**Task requirements**
Reproduce the lines without any changes, starting with the first line and ending with the line that contains "7277 millimetres", including both.

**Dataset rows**
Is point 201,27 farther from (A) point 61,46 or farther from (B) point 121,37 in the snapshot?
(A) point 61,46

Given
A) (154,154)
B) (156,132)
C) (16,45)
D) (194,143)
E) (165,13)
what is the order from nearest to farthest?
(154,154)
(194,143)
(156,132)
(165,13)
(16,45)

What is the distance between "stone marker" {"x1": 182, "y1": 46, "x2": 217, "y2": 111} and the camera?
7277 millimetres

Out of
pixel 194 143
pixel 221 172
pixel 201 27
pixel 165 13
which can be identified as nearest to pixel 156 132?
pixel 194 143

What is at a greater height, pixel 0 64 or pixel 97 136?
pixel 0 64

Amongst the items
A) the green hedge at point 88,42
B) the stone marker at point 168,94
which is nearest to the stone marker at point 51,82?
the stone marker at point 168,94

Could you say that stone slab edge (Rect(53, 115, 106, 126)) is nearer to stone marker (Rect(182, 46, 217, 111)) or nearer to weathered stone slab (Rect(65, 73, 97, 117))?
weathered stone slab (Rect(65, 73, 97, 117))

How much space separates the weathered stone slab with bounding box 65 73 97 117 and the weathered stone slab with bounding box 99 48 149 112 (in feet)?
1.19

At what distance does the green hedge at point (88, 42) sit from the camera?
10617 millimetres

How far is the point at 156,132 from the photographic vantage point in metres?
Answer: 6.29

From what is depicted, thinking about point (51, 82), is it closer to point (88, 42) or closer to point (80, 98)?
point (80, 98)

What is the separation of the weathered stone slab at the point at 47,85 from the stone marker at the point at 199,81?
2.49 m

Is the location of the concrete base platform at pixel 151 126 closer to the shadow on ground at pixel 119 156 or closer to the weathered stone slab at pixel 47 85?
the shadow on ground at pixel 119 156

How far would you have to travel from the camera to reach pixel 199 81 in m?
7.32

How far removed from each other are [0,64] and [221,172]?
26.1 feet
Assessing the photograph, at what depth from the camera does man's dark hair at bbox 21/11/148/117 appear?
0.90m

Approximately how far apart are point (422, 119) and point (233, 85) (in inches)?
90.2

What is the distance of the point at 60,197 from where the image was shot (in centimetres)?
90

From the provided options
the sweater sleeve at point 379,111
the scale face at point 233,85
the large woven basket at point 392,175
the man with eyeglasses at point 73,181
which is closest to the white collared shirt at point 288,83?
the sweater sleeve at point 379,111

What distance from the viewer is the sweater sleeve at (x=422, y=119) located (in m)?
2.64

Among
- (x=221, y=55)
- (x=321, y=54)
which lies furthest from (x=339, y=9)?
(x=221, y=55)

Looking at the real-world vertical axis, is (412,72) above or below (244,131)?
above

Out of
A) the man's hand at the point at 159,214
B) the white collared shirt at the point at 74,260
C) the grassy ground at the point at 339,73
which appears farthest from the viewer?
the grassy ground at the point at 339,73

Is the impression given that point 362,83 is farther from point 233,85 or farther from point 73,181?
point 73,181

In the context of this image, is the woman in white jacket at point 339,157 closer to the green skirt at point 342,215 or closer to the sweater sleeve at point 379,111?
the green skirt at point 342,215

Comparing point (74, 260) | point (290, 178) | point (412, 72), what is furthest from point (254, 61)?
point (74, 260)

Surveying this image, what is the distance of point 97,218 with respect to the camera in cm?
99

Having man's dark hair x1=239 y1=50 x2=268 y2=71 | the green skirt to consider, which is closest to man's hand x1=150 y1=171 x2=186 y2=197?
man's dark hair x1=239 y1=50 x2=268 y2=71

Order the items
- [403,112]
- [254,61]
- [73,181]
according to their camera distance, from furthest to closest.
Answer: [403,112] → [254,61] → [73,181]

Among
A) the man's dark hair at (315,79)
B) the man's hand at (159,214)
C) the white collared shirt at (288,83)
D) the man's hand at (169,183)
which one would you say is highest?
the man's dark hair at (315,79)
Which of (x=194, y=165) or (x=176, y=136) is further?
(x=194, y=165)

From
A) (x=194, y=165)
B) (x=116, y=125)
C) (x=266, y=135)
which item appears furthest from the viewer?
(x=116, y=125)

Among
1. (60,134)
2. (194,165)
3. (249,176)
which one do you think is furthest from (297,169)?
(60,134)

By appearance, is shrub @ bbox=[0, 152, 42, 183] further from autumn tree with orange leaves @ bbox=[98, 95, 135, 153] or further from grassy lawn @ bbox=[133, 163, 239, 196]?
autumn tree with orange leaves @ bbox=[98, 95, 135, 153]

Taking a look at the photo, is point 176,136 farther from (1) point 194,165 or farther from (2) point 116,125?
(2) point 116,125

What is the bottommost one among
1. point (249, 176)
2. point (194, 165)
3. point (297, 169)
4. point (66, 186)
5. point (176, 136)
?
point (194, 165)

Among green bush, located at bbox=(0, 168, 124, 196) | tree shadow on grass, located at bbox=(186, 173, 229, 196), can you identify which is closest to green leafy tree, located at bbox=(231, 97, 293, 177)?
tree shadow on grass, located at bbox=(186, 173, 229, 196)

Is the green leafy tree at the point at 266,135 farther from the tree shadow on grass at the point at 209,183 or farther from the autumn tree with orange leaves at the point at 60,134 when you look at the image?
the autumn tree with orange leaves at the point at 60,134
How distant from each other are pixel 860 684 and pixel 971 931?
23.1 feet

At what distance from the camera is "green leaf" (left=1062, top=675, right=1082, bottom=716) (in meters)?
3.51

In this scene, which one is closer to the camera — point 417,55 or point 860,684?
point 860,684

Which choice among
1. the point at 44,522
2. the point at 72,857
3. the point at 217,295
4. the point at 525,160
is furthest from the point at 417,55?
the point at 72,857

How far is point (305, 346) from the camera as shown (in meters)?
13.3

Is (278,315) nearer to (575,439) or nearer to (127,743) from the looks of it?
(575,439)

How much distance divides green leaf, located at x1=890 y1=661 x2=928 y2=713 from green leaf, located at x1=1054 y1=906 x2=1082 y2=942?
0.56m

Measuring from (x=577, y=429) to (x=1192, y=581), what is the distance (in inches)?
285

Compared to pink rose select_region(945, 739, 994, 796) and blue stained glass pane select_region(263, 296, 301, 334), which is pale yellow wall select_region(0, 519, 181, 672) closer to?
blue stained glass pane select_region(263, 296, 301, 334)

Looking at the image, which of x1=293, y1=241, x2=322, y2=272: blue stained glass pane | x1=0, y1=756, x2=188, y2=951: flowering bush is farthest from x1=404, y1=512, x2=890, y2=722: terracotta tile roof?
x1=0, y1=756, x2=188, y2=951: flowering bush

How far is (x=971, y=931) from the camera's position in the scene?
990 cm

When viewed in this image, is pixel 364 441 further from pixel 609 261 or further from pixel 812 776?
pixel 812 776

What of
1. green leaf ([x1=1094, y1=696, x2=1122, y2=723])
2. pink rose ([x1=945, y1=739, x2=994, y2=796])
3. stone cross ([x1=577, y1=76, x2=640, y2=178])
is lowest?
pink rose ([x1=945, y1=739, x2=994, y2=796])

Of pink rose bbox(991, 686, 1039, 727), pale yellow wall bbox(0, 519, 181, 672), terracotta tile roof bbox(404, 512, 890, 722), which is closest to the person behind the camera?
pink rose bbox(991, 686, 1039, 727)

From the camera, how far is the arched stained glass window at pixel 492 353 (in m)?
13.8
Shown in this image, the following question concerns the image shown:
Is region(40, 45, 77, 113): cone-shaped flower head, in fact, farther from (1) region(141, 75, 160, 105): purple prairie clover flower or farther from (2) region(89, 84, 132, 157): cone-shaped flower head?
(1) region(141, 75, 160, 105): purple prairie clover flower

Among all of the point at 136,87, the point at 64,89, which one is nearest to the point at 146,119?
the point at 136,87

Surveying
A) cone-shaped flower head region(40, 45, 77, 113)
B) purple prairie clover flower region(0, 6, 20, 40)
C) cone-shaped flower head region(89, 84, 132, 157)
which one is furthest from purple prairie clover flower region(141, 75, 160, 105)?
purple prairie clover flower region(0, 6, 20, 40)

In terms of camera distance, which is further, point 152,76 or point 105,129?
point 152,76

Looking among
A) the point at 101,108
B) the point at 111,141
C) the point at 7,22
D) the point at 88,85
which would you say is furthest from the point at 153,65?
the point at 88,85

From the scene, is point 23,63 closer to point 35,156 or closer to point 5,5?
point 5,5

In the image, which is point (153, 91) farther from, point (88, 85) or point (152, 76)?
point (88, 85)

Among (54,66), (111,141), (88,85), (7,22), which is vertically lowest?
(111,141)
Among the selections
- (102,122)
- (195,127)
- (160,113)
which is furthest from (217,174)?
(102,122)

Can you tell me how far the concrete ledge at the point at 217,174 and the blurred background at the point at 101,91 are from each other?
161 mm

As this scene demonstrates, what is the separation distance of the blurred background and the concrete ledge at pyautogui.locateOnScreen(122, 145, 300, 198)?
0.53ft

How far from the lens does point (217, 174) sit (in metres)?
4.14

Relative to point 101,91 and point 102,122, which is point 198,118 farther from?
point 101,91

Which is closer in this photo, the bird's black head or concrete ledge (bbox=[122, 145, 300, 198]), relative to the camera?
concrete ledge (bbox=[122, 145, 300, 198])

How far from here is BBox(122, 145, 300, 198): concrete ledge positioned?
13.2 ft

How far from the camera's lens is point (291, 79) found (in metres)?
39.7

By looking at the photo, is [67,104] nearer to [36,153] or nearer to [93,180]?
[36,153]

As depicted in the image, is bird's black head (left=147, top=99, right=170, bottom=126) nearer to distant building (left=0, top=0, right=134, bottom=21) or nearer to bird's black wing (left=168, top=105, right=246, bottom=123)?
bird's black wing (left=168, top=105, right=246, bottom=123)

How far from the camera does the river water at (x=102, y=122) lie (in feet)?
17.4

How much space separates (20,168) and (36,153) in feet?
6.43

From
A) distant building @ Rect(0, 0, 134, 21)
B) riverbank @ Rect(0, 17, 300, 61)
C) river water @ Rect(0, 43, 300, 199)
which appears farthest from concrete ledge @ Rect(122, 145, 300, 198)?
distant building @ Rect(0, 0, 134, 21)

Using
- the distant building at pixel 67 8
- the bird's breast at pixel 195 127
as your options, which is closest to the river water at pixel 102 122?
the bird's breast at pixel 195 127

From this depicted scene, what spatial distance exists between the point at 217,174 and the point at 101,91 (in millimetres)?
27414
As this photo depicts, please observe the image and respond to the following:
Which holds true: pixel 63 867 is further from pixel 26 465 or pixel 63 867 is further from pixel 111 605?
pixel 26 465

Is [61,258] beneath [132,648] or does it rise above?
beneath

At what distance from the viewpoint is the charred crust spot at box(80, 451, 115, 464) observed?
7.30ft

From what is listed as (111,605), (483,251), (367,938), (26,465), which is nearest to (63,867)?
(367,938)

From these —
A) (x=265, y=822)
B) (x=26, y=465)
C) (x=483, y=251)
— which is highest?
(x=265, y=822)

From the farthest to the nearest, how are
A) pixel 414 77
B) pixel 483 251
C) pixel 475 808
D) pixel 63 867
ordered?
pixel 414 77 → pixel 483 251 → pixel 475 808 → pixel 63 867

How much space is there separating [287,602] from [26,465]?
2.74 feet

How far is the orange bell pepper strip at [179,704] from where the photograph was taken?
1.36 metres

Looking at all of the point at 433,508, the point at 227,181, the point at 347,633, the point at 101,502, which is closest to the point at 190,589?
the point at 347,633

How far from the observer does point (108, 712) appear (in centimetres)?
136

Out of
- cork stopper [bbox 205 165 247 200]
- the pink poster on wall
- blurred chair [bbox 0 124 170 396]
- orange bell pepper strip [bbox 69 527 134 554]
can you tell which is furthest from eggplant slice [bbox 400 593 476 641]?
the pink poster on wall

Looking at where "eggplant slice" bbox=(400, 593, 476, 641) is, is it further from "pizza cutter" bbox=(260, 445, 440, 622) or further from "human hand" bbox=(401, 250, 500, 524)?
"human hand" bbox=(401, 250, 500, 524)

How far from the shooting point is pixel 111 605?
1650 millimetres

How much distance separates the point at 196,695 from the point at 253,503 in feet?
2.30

**Written solution**
Is point 201,27 farther from (A) point 61,46 or farther from (B) point 121,37 in the snapshot?
(A) point 61,46

Given
A) (154,154)
B) (156,132)
C) (16,45)
D) (194,143)
E) (165,13)
what is the order from nearest to farthest?
(154,154)
(194,143)
(156,132)
(165,13)
(16,45)

What is the distance between "stone marker" {"x1": 182, "y1": 46, "x2": 217, "y2": 111} and the camera?
7277 millimetres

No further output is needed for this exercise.